ZIP oraz MOV to teraz nie tylko rozszerzenia plików, ale też nazwy domen. Fachowcy straszą, że to nie może skończyć się dobrze.
W sieci istnieje już blisko 1,5 tys. domen najwyższego poziomu. Jedne, jak chociażby PL, związane są z konkretnymi państwami, inne, na przykład GOV i EDU, charakteryzują instytucje. Proste, prawda?
Tymczasem Google postanowił nieco skomplikować sprawę, a mianowicie z początkiem maja odpalił osiem nowych wariantów, w tym dwa niezwykle kontrowersyjne.
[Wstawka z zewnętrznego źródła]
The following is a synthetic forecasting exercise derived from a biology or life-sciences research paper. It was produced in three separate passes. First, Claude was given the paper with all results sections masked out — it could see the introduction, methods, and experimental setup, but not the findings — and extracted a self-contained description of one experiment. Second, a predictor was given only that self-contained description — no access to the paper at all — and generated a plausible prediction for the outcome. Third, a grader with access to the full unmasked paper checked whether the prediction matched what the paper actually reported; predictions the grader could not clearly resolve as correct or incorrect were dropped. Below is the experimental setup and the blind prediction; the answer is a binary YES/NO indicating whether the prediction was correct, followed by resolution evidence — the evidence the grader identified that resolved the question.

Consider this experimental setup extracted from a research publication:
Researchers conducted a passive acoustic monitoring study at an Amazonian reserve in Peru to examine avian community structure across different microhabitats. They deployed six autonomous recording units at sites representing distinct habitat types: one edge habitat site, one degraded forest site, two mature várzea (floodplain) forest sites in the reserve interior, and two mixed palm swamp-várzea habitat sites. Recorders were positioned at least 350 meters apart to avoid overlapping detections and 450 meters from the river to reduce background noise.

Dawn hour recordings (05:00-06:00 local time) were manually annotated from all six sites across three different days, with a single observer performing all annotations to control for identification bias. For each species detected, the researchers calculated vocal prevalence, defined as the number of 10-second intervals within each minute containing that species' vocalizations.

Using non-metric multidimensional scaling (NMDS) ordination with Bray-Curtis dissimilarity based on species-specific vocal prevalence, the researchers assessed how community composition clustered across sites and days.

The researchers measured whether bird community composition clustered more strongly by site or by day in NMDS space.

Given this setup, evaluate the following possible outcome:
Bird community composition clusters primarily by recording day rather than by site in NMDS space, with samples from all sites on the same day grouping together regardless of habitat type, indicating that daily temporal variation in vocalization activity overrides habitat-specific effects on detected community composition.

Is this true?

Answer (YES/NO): NO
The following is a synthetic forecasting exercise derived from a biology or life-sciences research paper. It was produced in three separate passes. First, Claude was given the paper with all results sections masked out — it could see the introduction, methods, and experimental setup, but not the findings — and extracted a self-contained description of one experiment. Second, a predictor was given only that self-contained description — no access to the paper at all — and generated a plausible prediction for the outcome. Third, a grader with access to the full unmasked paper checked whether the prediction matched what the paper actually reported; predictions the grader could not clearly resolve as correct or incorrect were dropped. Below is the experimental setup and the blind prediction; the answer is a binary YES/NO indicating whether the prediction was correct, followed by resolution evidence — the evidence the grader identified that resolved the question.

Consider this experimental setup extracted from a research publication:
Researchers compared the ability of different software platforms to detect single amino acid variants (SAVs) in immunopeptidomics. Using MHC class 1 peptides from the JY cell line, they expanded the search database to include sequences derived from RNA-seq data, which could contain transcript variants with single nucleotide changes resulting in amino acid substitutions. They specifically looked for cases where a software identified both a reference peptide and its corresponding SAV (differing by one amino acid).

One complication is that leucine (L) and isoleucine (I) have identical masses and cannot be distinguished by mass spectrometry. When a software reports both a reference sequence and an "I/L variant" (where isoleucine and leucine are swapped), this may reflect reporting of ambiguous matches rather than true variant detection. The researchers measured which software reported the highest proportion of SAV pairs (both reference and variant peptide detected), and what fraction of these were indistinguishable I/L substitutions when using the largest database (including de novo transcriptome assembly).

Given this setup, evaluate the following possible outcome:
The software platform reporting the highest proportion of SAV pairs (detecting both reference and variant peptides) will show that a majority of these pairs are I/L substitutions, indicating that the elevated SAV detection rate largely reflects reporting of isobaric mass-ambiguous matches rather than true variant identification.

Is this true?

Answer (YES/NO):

Chodzi o domeny MOV oraz ZIP.
Zagadka: szkodliwy plik czy witryna
Firma nabyła prawa do rzeczonych domen już w 2014 roku, ale długo zwlekała z ich udostępnieniem w rejestrze. Nieprzypadkowo, bo obie nazwy kojarzą się głównie z rozszerzeniami plików, a to budzi liczne obawy ekspertów ds. bezpieczeństwa.
Jak zauważa programista Matt Holt, niniejszym dystrybucja szkodliwego oprogramowania staje się wręcz dziecinnie prosta. Wystarczy bowiem wykupić domenę taką jak office-update[.]zip i można tam z marszu podstawić archiwum zawierające malware.
Badacze z amerykańskiego Instytutu SANS potwierdzają, że wykupiono już około 1200 domen ZIP, spośród których wiele nosi ewidentne ślady przestępczej działalności (np. photoshop-cracked[.]zip czy company-financials[.]zip).
Google poważnie traktuje phishing i złośliwe oprogramowanie, a rejestr Google ma istniejące mechanizmy zawieszania lub usuwania złośliwych domen. […] Będziemy nadal monitorować użycie ZIP i innych nazw domen, a jeśli pojawią się nowe zagrożenia, podejmiemy odpowiednie działania w celu ochrony użytkowników
– komentuje rzecznik Google, cytowany w mediach.
Eksperci jednak w zapewnienia przedstawiciela nie wierzą i apelują, by domeny MOV oraz ZIP po prostu zablokować. Niektórzy z nich, jak Germán Fernández, zaczęli naciskać nawet na dostawców sieci.